Table of Contents
AI Glossary
Appendix F. Glossary
Acronyms
- AGI: Artificial general intelligence: Machine intelligence capable of solving a variety of problems that human brains can solve
- AI: Artificial intelligence: Machine behavior that is impressive enough to be called intelligent by scientists or corporate marketers
- ANN: Approximate nearest neighbors: A family of algorithms that finds the closest vectors to the given vector in a provided set of vectors.
- API: Application programmer interface - A user interface for developers, usually a command line tool, source code library, or web interface that they can interact with programmatically
- AWS: Amazon Web Services - Amazon invented the concept of cloud services when they exposed their internal infrastructure to the world.
- BERT: Bi-Directional Encoding Representation from Transformers - A transformer-based language model introduced in 2018 that dramatically changed the NLP landscape and was a precursor to Large Language Models] of today.

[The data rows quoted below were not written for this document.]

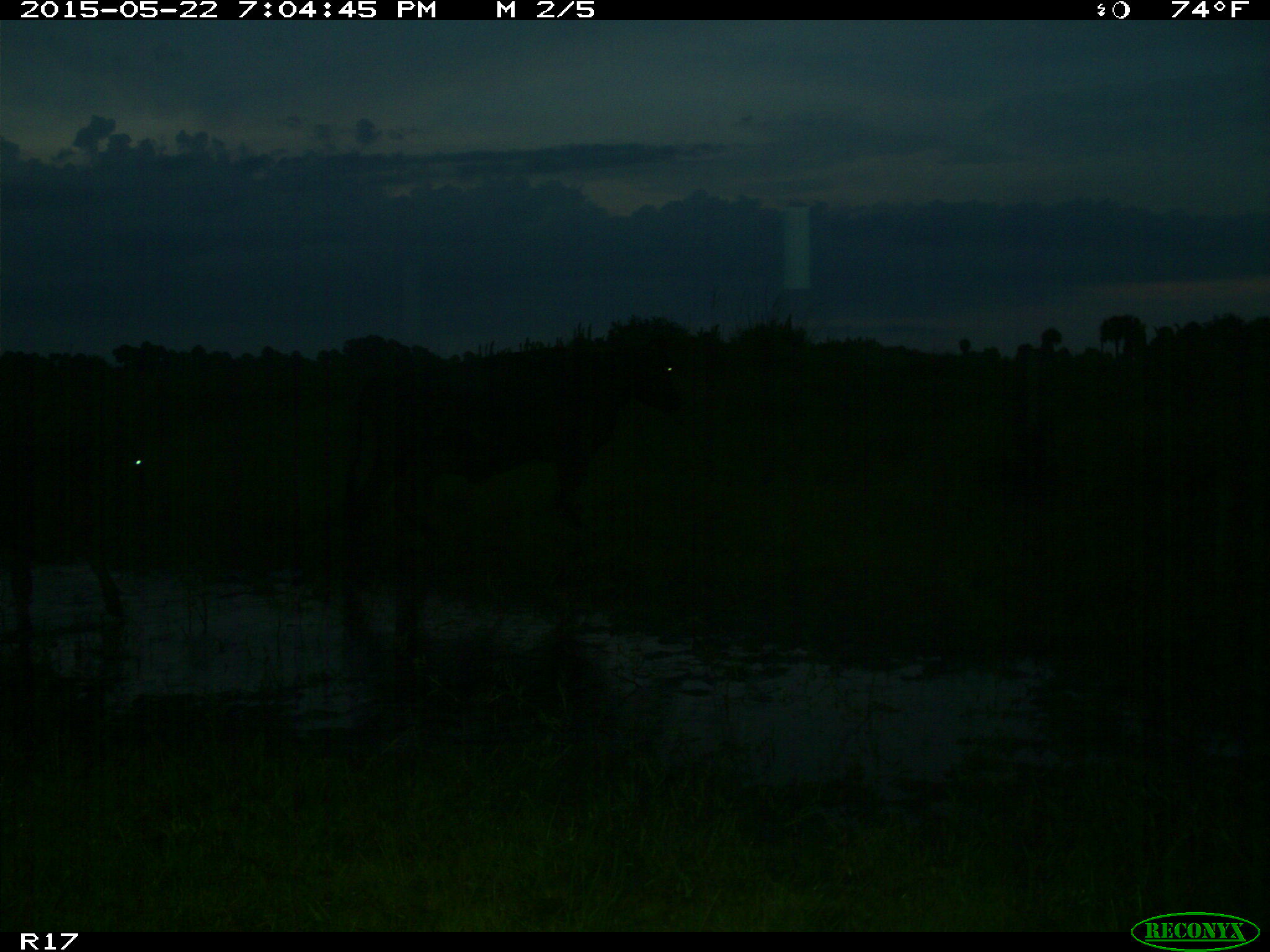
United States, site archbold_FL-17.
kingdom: Animalia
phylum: Chordata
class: Mammalia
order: Artiodactyla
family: Bovidae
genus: Bos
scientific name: Bos taurus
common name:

- BOW: Bag of words - A data structure (usually a vector) that retains the counts (frequencies) of words but not their order
- CEC: Constant error carousel - A neuron that outputs its input delayed by one time step. Used within an LSTM or GRU memory unit. This is the memory register for an LSTM unit and can only be reset to a new value by the forgetting gate interrupting this “carousel.”
- CNN: Convolutional neural network - A neural network that is trained to learn filters, also known as kernels, for feature extraction in supervised learning
- CUDA: Compute Unified Device Architecture - An Nvidia open source software library optimized for running general computations/-algorithms on a GPU
- DAG: Directed acyclic graph - A network topology without any cycles, connections that loop back on themselves
- DFA: Deterministic finite automaton - A finite state machine that doesn’t make random choices. The re package in Python compiles regular expressions to create a DFA, but the regex can compile fuzzy regular expressions into NDFA (nondeterministic FA).
- FSM: Finite-state machine - Kyle Gorman and Wikipedia can explain this better than I (https://en.wikipedia.org/wiki/Finite-state_machine).
- FST: Finite-state transducer - Like regular expressions, but they can output a new character to replace each character they matched. Kyle Gorman explains them well (https://www.openfst.org).
- GIS: Geographic information system - A database for storing, manipulating, and displaying geographic information, usually involv-ing latitude, longitude, and altitude coordinates and traces.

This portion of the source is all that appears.